Thomas Leslie, “Built Like Bridges: Iron, Steel, and the Importance of Riveted Steel to the Nineteenth Century Skyscraper,” Journal of the Society of Architectural Historians 69, no. 2 (June, 2010): 234–261. ↩
Carl W. Condit, “The Wind Bracing of Buildings,” Scientific American 230, no. 2 (February 1974): 92-105. See also C. T. Purdy, “The Steel Construction of Buildings,” Bulletin of the University of Wisconsin, Engineering Series 1, no. 3 (October 1894): 41–67. ↩
These drawings show another capability of steel in the cantilevered bay windows that project from the exterior planes of the building. Such extensions were nominally designed to provide more light and air to offices within, but they also grabbed additional, rentable floor space. These bays were treated as undulations in the masonry street wall, but the framing plan shows that the floors and walls of the bays are supported by cantilevered steel beams. This construction was not new, but these cantilevered bays show the tension between the traditions of structural brick and the developing capabilities—and aesthetics—of the steel frame.
One final aspect of these drawings that is particularly revelatory is their condition.

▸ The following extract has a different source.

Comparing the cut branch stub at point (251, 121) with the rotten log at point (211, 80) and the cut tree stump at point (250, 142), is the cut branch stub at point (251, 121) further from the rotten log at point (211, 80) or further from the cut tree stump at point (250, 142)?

The 1885 set of cast-iron details shows a patient draftsman intent on understanding and representing every detail. The 1889 and 1890 drawings, on the other hand, show a project under immense pressure—undoubtedly caused by a desire to take advantage of the 1889 real-estate boom. These are more hastily drawn, details are added wherever space is available, and much is left to the discretion of the builder; in fact, the all-important connection of the wind-bracing straps to the structural masonry is handled with a short note that they “are to be turned up into masonry 8".” The south portion of the Burnham & Root design, a block originally known as the Kearsarge, was sliced out of the plan as the Brooks brothers wavered on the scale of their investment. Ultimately both halves were built as one, but this incision shows the speed with which such decisions were made in a heated market, and Burnham & Root’s ability to adeptly provide a response.
Thomas Leslie was here in 2010 as the recipient of a CCA Support Grant.